This CRISPR-based sensing FOM could be utilized to benchmark the performance of different assays as it is related to experimental conditions such as preamplification (A), the reaction volume (V_r), readout system (C_min), and enzymatic efficiency (k_cat, K_M). A smaller FOM value means that lower quantities of the target could be detected faster. It is noteworthy that LOD and reaction time are not equally important for different application scenarios. The FOM presented here should be used as a guide if the test needs to meet certain turnaround times or LOD requirements.
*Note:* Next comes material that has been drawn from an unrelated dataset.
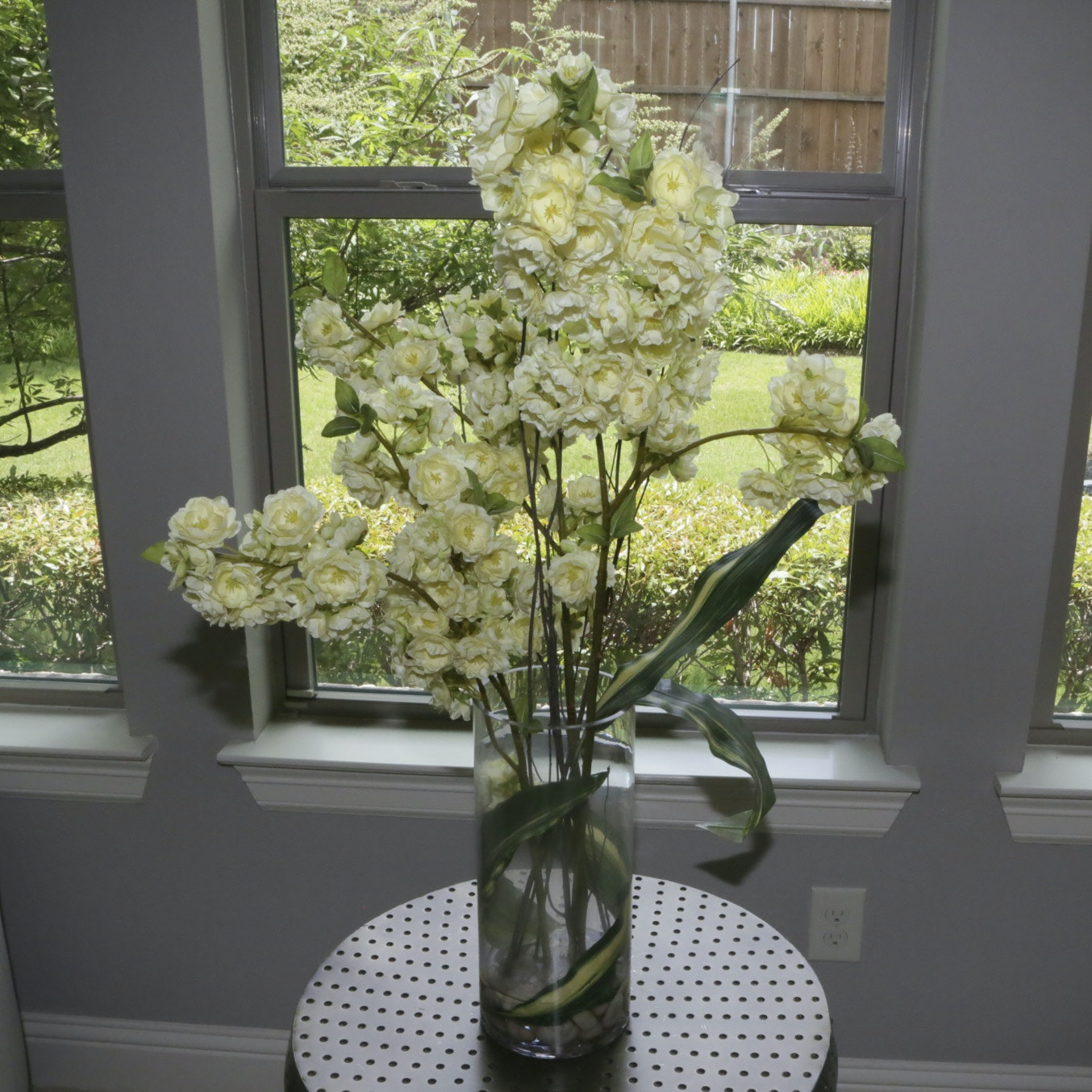 Cylindrical Glass Vase Filled with Bouquet of White Fabric Flowers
FOM IMPROVEMENT STRATEGIES

Use of preamplification

Based on Eq. 5, the FOM has a reverse relation with the amplification ratio (A). This implies that utilizing amplification with higher A would decrease the FOM and improve the overall sensing performances. In fact, various preamplification methods such as polymerase chain reaction (PCR) ^{8, 27, 45}, loop-mediated isothermal amplification (LAMP) ^{5, 16, 23}, and recombinase polymerase amplification (RPA) ^{9, 19, 46} and their reverse transcriptase (RT) version ³⁵ were adopted in the CRISPR assays. For example, in the Cas13-based SHERLOCK system, RPA was used to improve the LOD of the system up to 6 orders of magnitude ⁹. In the Cas12-based HOLMES system, the LOD was improved by 7 orders of magnitude by introducing a 45 min PCR amplification to the assay ⁸. However, it is noteworthy that while preamplification could improve the FOM of the CRISPR system significantly, utilizing this additional step complicates the assay design and could increase the cost and assay time. One might be intrigued by the question of why utilizing the CRISPR-based sensing if amplification techniques such as PCR or LAMP could already be used as the testing tools. The answer to this question is that sequence-dependent recognition of target nucleic acids by CRISPR effectors could significantly enhance the specificity and minimize the false positives in the amplification process ⁴⁷.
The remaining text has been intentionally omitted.